START Records shown
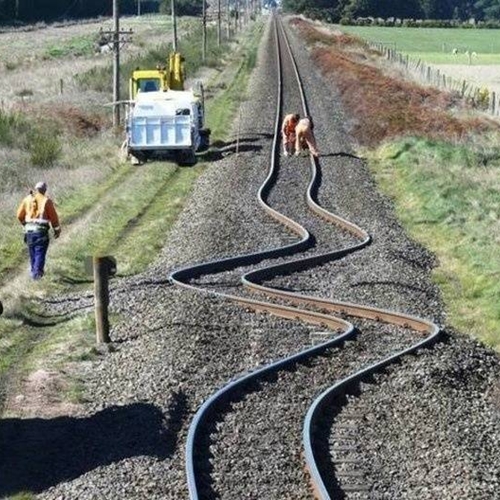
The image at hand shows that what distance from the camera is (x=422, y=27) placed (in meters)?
192

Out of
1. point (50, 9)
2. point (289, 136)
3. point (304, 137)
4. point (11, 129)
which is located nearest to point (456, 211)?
point (304, 137)

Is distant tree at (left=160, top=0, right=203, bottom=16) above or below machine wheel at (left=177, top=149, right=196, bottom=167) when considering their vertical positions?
below

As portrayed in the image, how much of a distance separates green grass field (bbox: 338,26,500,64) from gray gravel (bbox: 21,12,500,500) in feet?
286

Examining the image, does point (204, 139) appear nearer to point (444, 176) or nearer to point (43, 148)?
point (43, 148)

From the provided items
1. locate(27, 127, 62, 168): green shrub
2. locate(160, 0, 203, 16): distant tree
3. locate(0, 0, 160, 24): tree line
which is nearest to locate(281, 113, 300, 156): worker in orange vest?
locate(27, 127, 62, 168): green shrub

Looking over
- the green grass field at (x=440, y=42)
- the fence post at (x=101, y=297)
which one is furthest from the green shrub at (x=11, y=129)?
the green grass field at (x=440, y=42)

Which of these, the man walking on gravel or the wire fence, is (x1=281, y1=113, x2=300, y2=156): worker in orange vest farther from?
the wire fence

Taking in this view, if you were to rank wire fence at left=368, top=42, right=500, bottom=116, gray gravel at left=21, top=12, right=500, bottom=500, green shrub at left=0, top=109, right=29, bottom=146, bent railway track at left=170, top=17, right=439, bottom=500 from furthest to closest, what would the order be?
wire fence at left=368, top=42, right=500, bottom=116 < green shrub at left=0, top=109, right=29, bottom=146 < bent railway track at left=170, top=17, right=439, bottom=500 < gray gravel at left=21, top=12, right=500, bottom=500

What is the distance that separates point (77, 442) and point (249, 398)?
2.11 meters

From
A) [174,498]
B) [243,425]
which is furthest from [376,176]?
[174,498]

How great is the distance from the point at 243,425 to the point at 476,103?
44756mm

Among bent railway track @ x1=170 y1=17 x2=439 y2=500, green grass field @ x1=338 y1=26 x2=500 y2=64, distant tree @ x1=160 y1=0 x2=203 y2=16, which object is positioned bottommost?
green grass field @ x1=338 y1=26 x2=500 y2=64

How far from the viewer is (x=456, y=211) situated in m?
27.1

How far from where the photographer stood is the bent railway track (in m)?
12.1
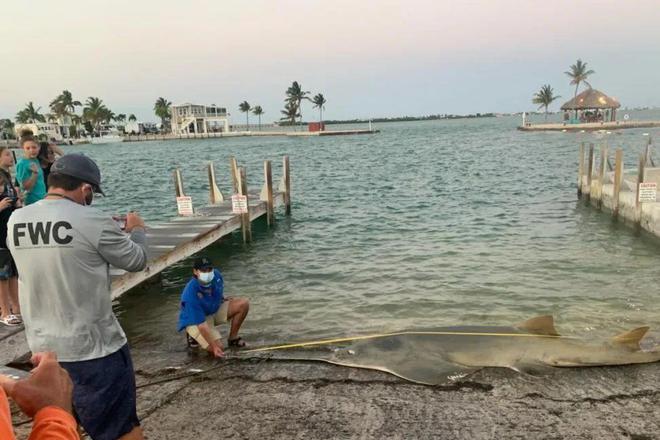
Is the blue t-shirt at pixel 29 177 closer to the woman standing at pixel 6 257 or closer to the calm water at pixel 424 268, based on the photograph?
the woman standing at pixel 6 257

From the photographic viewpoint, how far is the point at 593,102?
71062 millimetres

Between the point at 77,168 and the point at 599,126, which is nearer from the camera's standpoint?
the point at 77,168

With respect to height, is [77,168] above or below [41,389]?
above

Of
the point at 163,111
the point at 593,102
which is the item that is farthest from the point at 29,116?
the point at 593,102

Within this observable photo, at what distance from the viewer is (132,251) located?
3.26 m

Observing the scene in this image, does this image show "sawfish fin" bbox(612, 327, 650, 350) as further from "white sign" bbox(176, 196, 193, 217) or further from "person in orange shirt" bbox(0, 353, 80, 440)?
"white sign" bbox(176, 196, 193, 217)

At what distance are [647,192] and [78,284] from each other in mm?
15375

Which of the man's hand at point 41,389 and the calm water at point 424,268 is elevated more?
the man's hand at point 41,389

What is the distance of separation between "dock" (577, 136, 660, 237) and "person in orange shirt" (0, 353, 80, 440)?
15192 mm

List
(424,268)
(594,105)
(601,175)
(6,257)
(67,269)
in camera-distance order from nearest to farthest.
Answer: (67,269) → (6,257) → (424,268) → (601,175) → (594,105)

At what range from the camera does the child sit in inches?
254

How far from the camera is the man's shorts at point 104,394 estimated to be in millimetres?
3205

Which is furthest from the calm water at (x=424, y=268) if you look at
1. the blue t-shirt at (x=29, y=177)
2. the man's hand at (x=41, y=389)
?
the man's hand at (x=41, y=389)

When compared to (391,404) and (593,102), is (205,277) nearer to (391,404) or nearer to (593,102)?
(391,404)
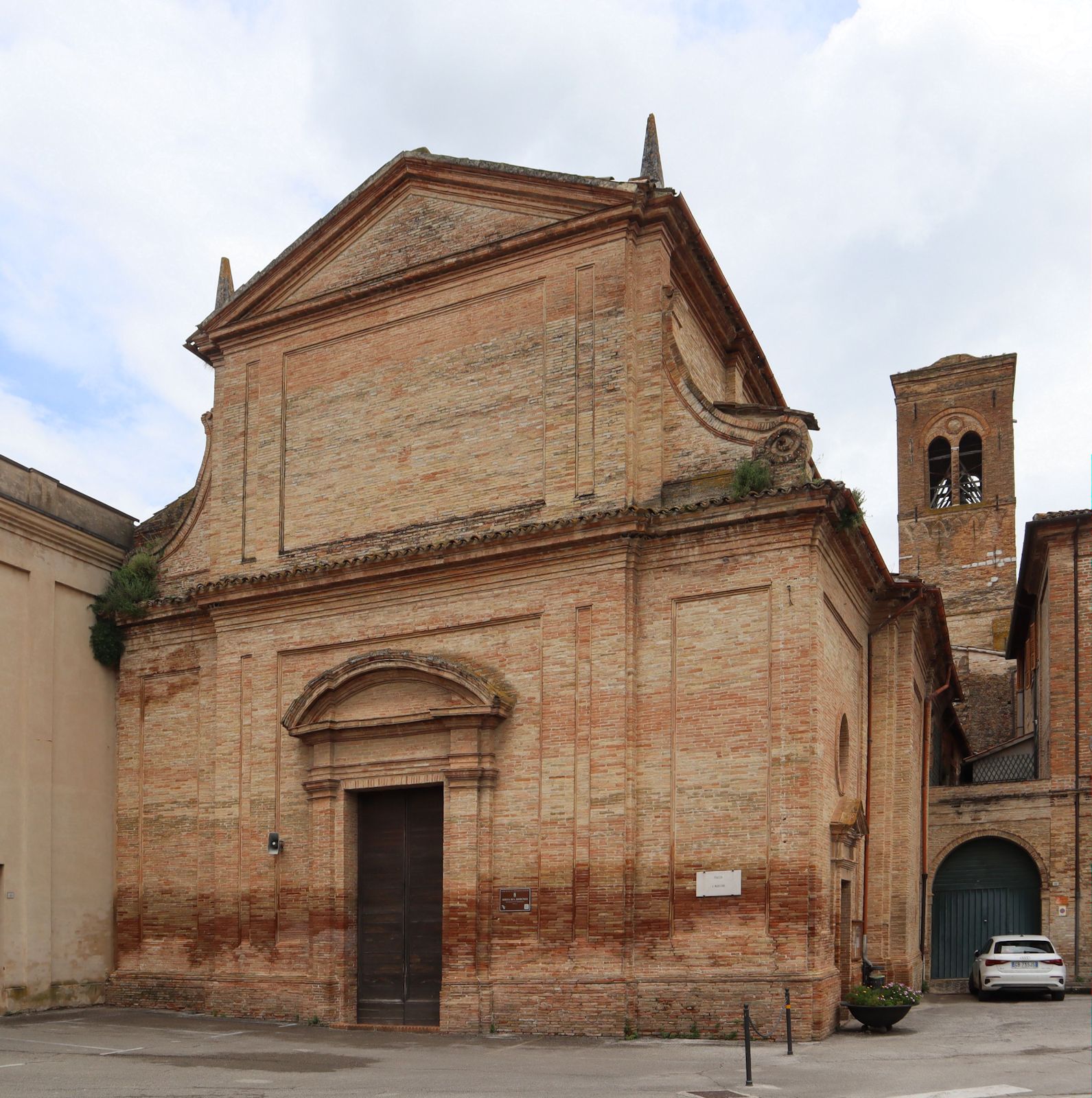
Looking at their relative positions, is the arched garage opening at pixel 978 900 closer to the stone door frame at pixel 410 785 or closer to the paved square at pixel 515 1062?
the paved square at pixel 515 1062

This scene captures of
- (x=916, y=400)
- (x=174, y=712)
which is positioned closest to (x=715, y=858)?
(x=174, y=712)

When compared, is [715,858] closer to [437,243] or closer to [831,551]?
[831,551]

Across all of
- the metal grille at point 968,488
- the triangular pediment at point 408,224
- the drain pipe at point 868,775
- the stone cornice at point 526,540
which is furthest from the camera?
the metal grille at point 968,488

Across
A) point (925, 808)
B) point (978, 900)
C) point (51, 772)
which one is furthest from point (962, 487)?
point (51, 772)

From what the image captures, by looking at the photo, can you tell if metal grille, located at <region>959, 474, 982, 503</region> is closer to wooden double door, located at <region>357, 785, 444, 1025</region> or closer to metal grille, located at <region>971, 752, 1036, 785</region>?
metal grille, located at <region>971, 752, 1036, 785</region>

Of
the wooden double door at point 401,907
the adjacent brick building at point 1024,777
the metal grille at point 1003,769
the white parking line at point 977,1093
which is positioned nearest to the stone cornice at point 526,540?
the wooden double door at point 401,907

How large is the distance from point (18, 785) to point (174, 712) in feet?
8.12

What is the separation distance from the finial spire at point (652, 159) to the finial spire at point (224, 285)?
24.1 feet

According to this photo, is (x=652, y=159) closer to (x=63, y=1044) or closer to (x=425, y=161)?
(x=425, y=161)

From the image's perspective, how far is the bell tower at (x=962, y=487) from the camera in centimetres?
4375

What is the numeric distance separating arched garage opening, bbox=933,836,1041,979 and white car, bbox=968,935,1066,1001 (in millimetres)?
4060

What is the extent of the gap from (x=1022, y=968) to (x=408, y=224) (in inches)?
595

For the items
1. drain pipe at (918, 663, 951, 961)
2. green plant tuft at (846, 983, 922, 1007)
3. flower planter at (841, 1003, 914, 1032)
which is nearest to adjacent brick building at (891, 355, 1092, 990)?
drain pipe at (918, 663, 951, 961)

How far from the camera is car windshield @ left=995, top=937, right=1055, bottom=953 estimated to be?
20344 mm
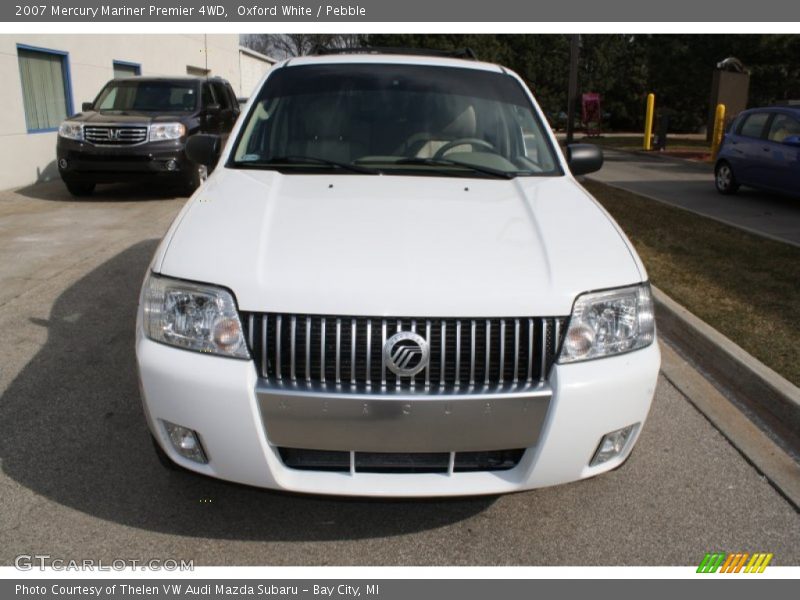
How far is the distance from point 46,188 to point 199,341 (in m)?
11.6

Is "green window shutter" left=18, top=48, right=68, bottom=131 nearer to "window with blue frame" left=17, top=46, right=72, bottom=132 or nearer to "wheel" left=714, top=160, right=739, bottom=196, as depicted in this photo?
"window with blue frame" left=17, top=46, right=72, bottom=132

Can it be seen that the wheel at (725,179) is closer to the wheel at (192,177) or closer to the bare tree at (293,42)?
the wheel at (192,177)

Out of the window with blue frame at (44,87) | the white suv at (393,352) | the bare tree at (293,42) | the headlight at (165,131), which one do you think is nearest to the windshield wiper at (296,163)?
the white suv at (393,352)

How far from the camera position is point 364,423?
240 centimetres

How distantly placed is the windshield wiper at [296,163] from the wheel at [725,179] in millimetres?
11003

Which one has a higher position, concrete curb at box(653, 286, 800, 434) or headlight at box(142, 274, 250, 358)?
headlight at box(142, 274, 250, 358)

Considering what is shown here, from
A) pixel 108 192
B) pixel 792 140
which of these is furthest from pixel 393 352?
pixel 108 192

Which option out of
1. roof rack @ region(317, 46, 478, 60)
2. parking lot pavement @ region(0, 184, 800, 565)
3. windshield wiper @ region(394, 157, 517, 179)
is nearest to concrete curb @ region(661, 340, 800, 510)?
parking lot pavement @ region(0, 184, 800, 565)

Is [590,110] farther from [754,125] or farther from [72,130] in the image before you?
[72,130]

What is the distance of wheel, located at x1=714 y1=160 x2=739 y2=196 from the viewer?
42.0ft

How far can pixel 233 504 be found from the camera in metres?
3.02

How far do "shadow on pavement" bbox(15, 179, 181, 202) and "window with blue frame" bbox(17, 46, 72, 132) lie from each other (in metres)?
1.45

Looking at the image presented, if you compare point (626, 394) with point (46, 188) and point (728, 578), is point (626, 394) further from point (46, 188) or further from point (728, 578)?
point (46, 188)

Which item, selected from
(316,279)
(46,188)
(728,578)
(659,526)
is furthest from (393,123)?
(46,188)
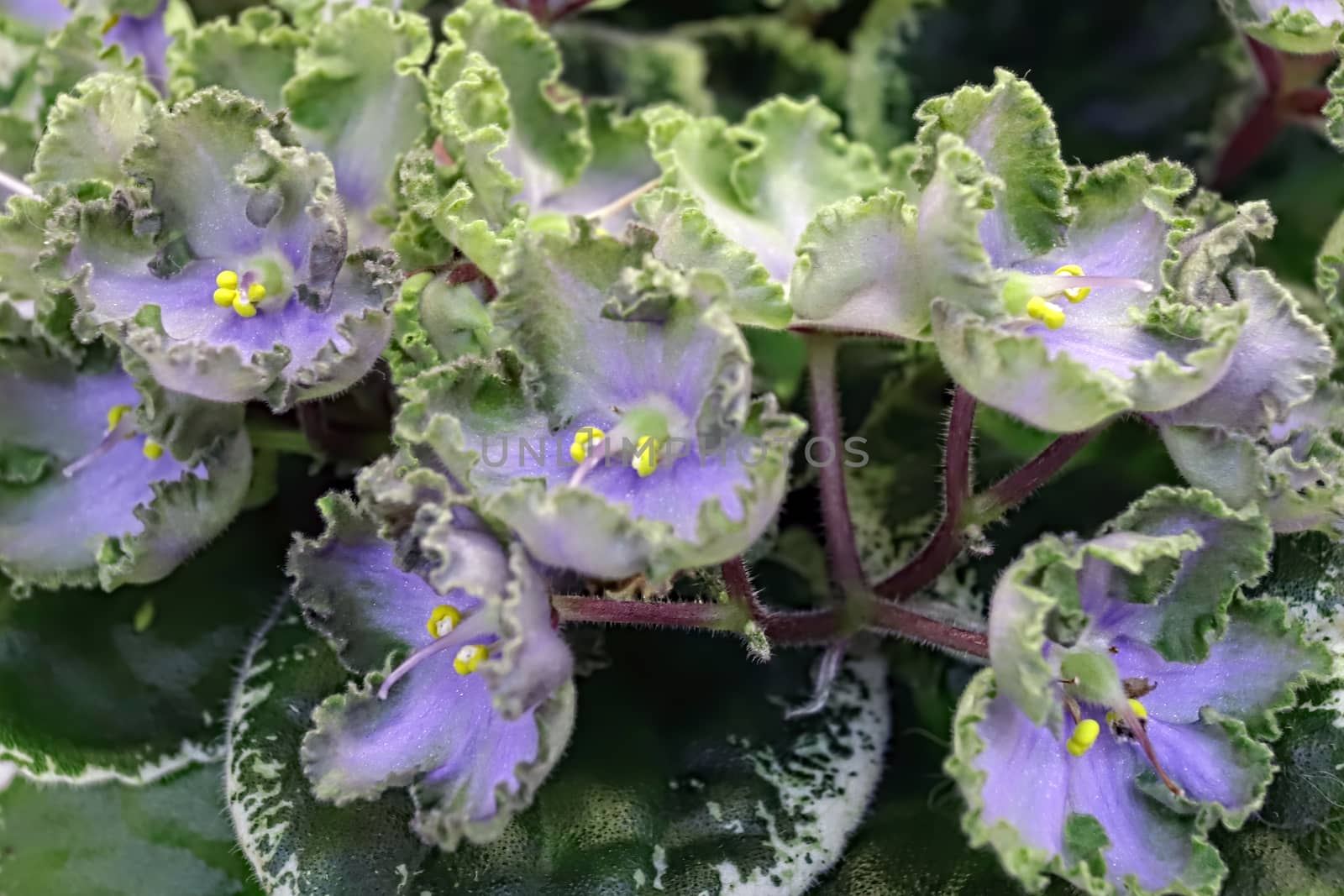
END Records shown
Pull out every line above that contains the word "garage" and copy each one unchanged.

Looking at their relative positions, is the arched garage opening at pixel 978 900 closer to the stone door frame at pixel 410 785 or closer to the paved square at pixel 515 1062?
What is the numeric distance separating arched garage opening, bbox=933,836,1041,979 and white car, bbox=968,935,1066,1001 (in millimetres)?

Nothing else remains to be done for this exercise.